_Aim of the exercise:_
Reproduce word for word every line from the one containing "Konya çiçek yolla" through the end of the listing below; omit the pictures.

_Records provided:_
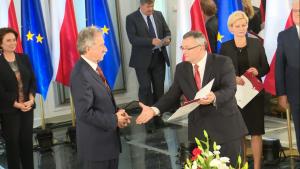 Andrzej Mieczysław Adamczyk Nowi posłowie odebrali zaświadczenia PKW o wyborze fot. ŚWIECZAK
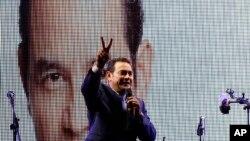 Diễn viên hài Jimmy Morales làm dấu hiệu chiến thắng trước các ủng hộ viên tại Guatemala City, ngày 6/9/2015.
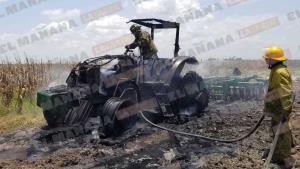 Arde tractor en la zona rural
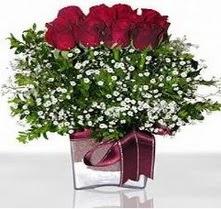 Konya çiçek yolla  mika yada cam vazo içerisinde 7 adet gül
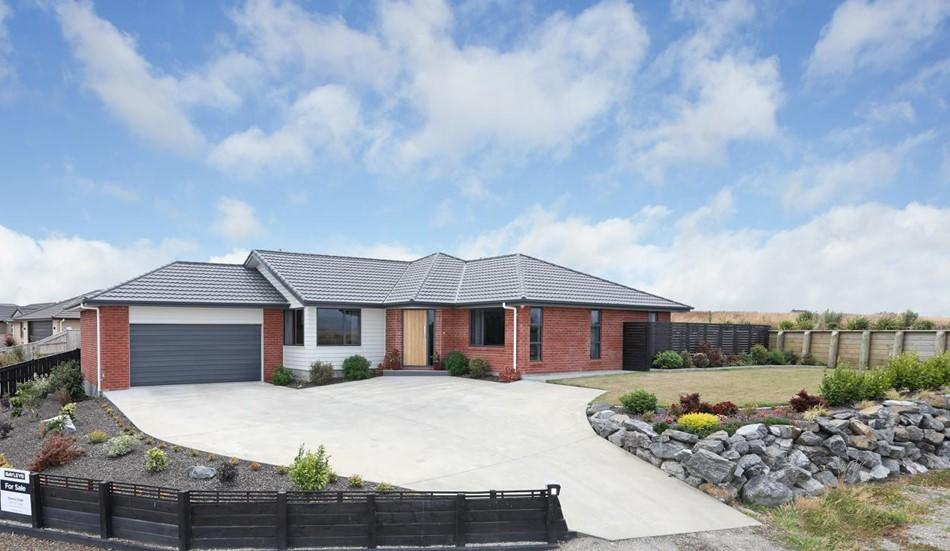 Home Sweet Home - 8 MacDonald Heights, Feilding | Bayleys ...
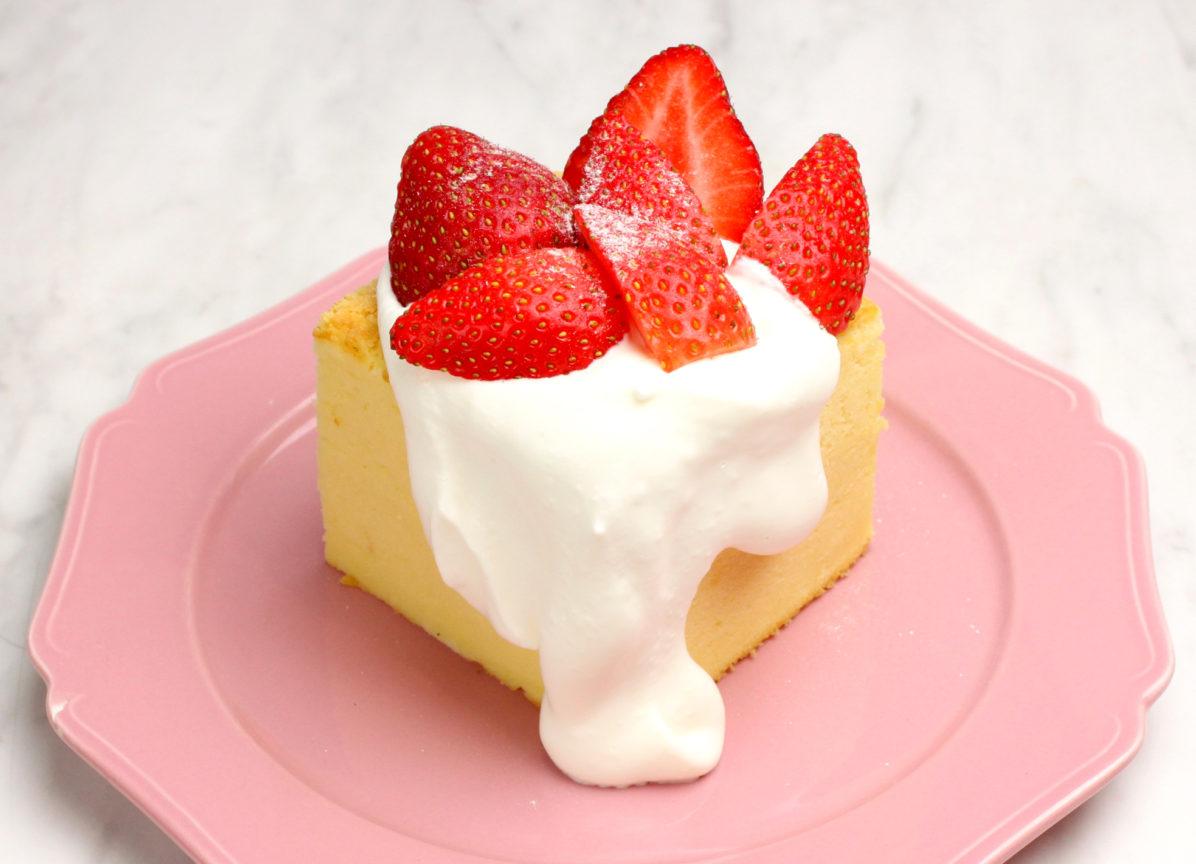 台湾カステラデコケーキ たっぷりいちご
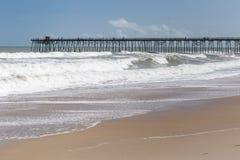Cais da pesca na praia de Kure, NC foto de stock royalty free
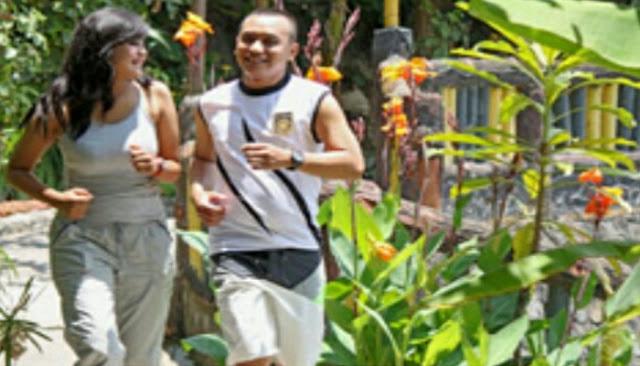 Olahraga jogging di wisata danau dariza garut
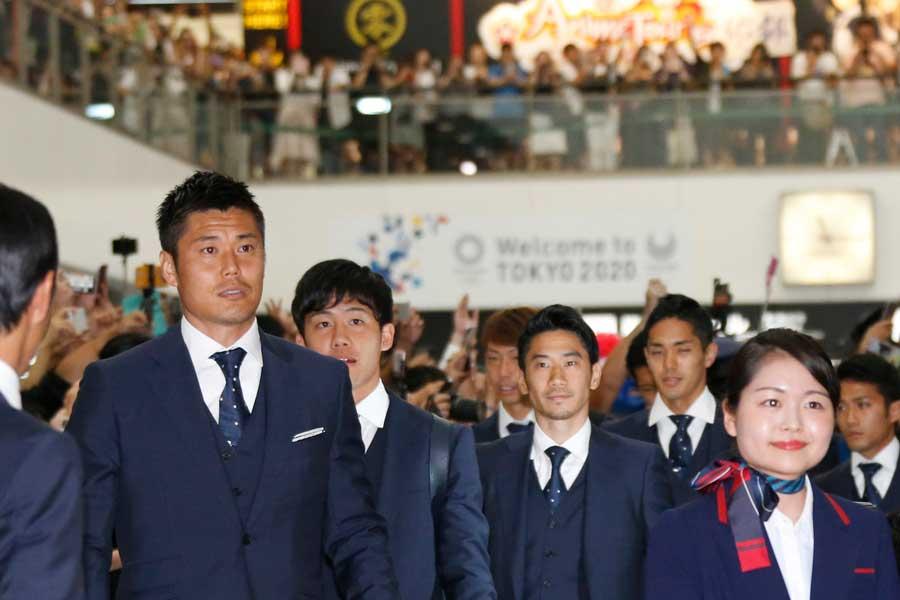 海外メディアも日本代表の凱旋模様を紹介している【写真:AP】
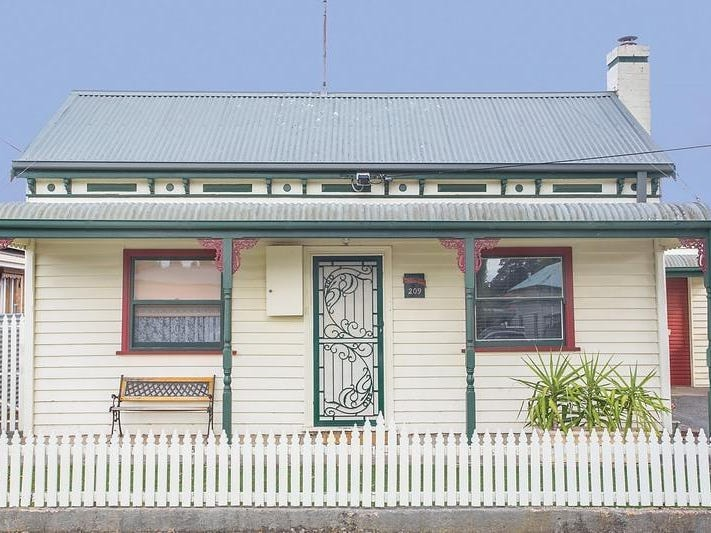 209 Brougham Street, Soldiers Hill, Vic 3350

_Answer to the problem:_
 Konya çiçek yolla  mika yada cam vazo içerisinde 7 adet gül
 Home Sweet Home - 8 MacDonald Heights, Feilding | Bayleys ...
 台湾カステラデコケーキ たっぷりいちご
Cais da pesca na praia de Kure, NC foto de stock royalty free
 Olahraga jogging di wisata danau dariza garut
 海外メディアも日本代表の凱旋模様を紹介している【写真:AP】
 209 Brougham Street, Soldiers Hill, Vic 3350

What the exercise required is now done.